(REQUIRED TASK):
Please condense the paragraph in the custody excerpt below that begins "Under UAE laws, the custodian" into a short bulleted list that keeps its main facts.

Prior to the ages set out above, the UAE court is able to move custody to father, maternal grandmother, paternal grandmother, maternal sisters, paternal sisters, maternal niece (in that order or precedence) if it is determined that the mother does not meet the criteria for a custodian. Although the statutory provisions set out the guiding principles, the Judge will use his discretion to consider the welfare of the child as the primary concern and make a decision based on the child’s best interests in each particular case. The Dubai Court of Cassation Judgment 252/2006 on 28/11/2006 states that ‘seeing a child is a right of both parents. However such a right must not conflict with the right of a child or the interest of a child, since the interest of a child comes before the interest of parents’.


Under UAE laws, the custodian of the child may not permanently settle the child in another country if it would cause ‘harm’ to the other parent or if the distance between the two countries prevented the non-resident parent from visiting the child and returning home in a day. The mother may lose her right to custody of the children if she settles in another country and the distance makes it difficult for the father to fulfil his duties as guardian. Conversely, the guardian (usually the father) may take the children to live abroad permanently as long as the reason is valid (such as the loss of employment). The mother then has the choice whether or not to join them and settle in that country, where she could continue to exercise her right to be the custodian of young children.

The ability to relocate is regularly of concern to expatriates in the region. It is common for expatriate families to be relocated regularly for employment from one expat hub to the next. When this happens during divorce, or one spouse decides to return to their home country, difficulties can arise. I find that many wives assume that they will be able to travel freely with the children and repatriate if and when they choose irrespective of the father’s wishes. This is not always the case.

Under the laws of the UAE, both parents should seek consent from the other to take their children out of the country. If either parent has concerns that their permission will not be sought for travel, they can obtain a ‘travel ban’ preventing the child from passing through immigration at an airport in the UAE.

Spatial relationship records
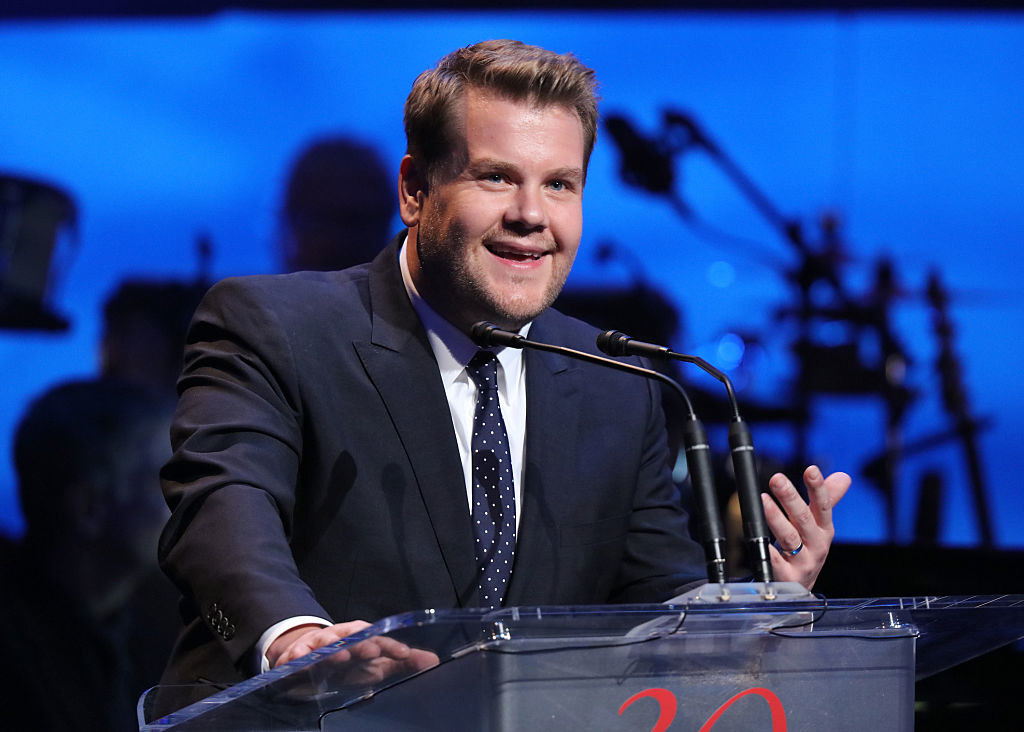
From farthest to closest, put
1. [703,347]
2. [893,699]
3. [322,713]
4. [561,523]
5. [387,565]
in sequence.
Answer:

(FULL ANSWER):
- A custodian may not permanently settle the child in another country if doing so would cause harm to the other parent, or if the distance would keep the non-resident parent from visiting the child and returning home in a day.
- The mother may lose custody if she settles in another country and the distance makes it difficult for the father to fulfill his duties as guardian.
- The guardian, usually the father, may take the children to live abroad permanently if the reason is valid, such as loss of employment.
- The mother may then choose whether to join them in that country, where she could continue as custodian of young children.